Make use of the extended Mediated PMU framework to introduce support for
PMC virtualization (X86_FEATURE_PERFCTR_VIRT). Since the guest PMU state
is saved in the VMCB State Save Area, extend the MSR access PMU ops to
handle host-initiated requests from code responsible for event filtering
and incrementing counters due to instruction emulation.

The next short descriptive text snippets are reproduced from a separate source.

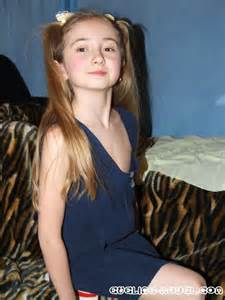 Little miss sunshine child star abigail breslin poses topless abc 608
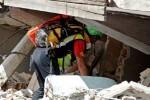 Las autoridades italianas elevan a 250 los muertos por el seísmo y los equipos de rescate siguen buscando sobrevivientes.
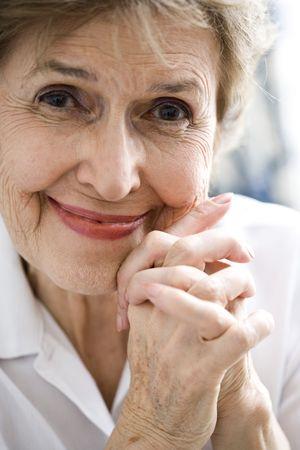 Photo pour Close up of happy senior woman in her 70s - image libre de droit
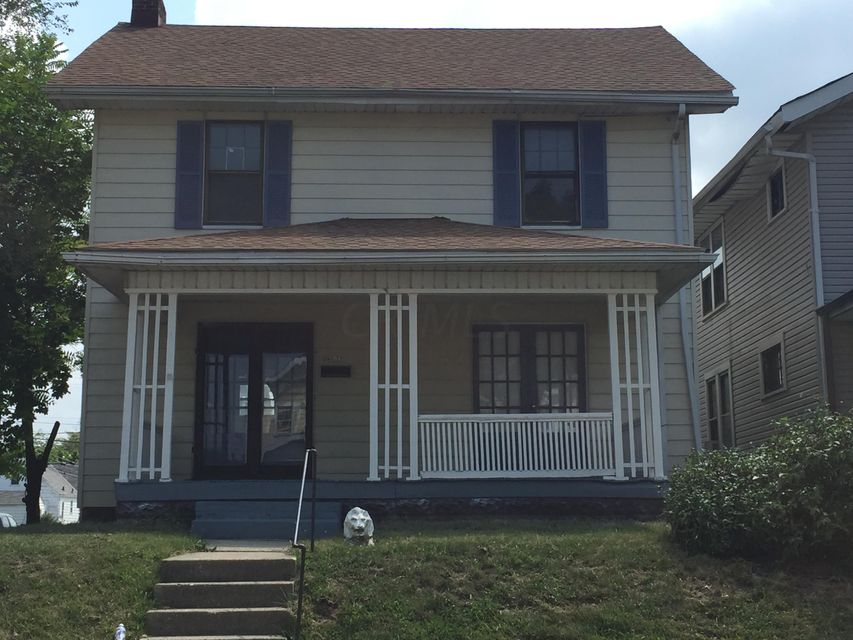 Photo of home for sale at 1306 Oakwood Avenue, Columbus OH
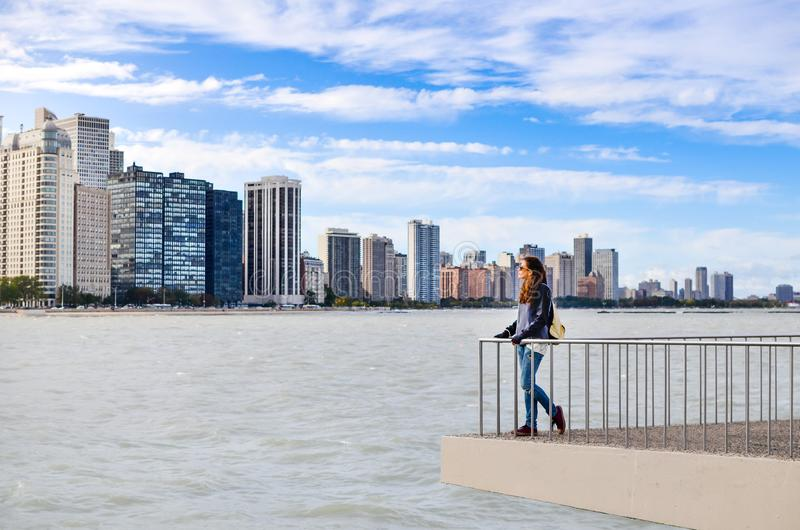 Kvinnlig turist- beundra Chicago cityscape arkivfoton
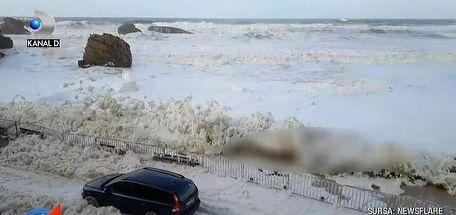 Fenomen impresionant intr-un oras francez de coasta. Valuri uriase de spuma au invadat litoralul
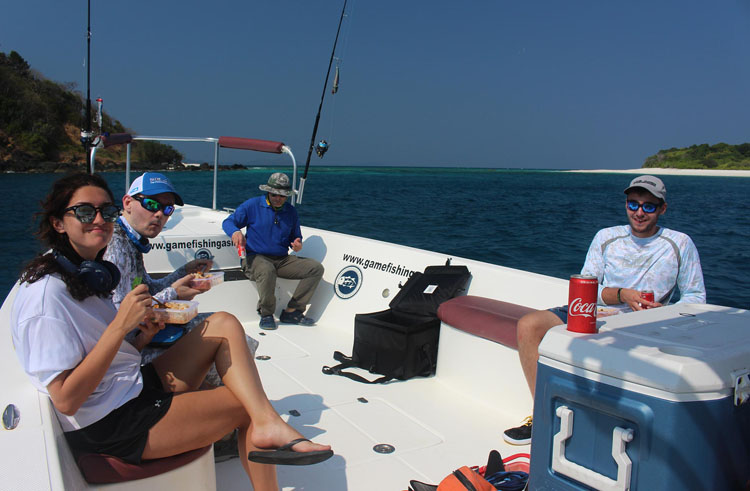 Instagram_Lunch-time-on-boat_popping_andaman_Daiwa-Saltiga_gamefishingasia_boat_big-fish_gtpopping_boat-charter_angler_Sam-Mitchison
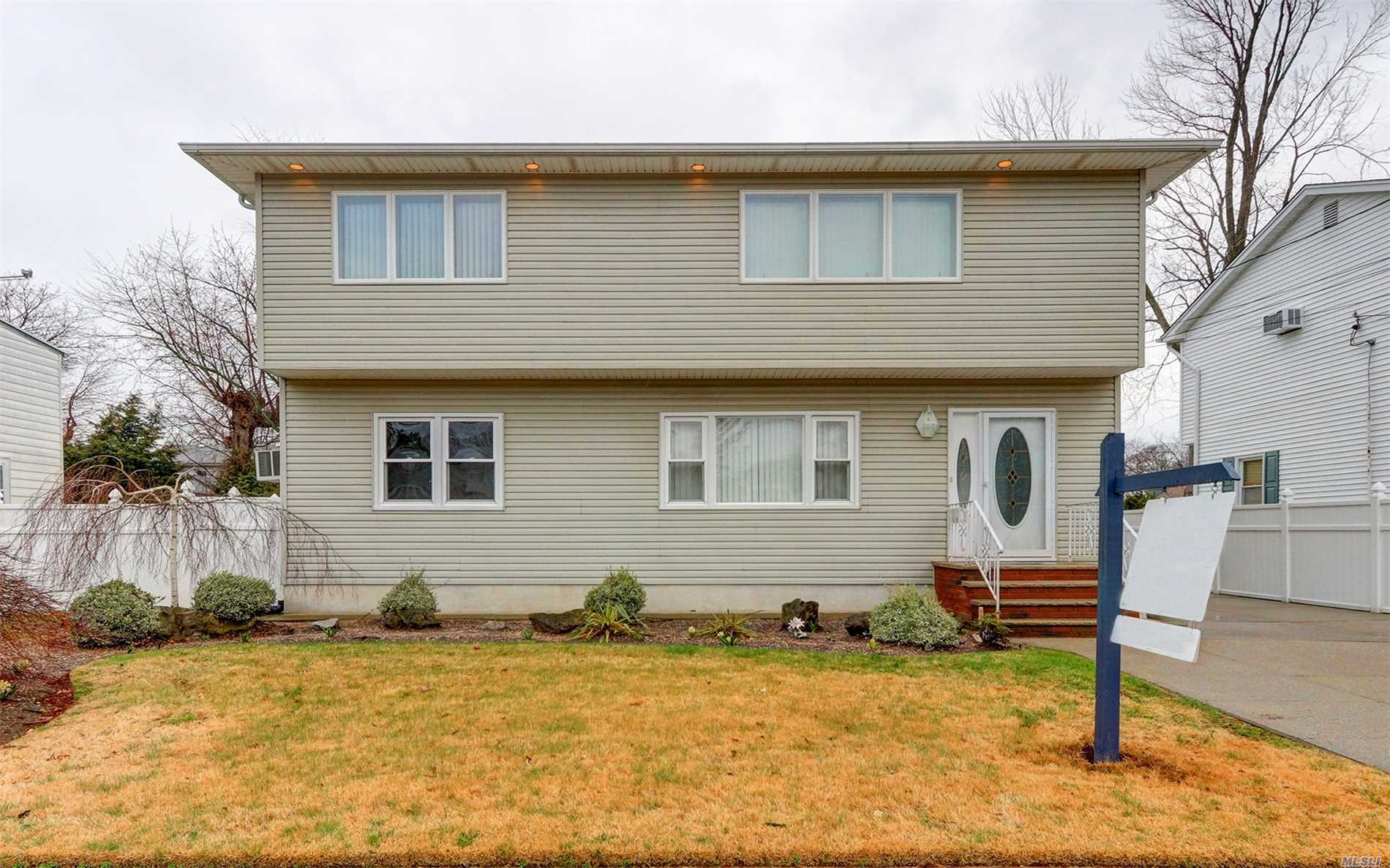 Photo of home for sale at 128 Cleveland Ave, Massapequa NY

The underlying implementation depends on the availability of either VNMI
or AVIC for guest interrupt delivery. Synthesized overflows like those
resulting from incrementing counters in software due to instruction
emulation are still injected through the KVM_REQ_PMI path.

If both VNMI and AVIC are enabled, the hardware automatically chooses
AVIC. The advantage of using AVIC is that it lets the guest change the
delivery mode in the LVTPC. Unlike AVIC, VNMI ignores the LVTPC, as APIC
is emulated, and will always present the overflow interrupts as NMIs.
This is demonstrated by some failures in KUT's x86/pmu test.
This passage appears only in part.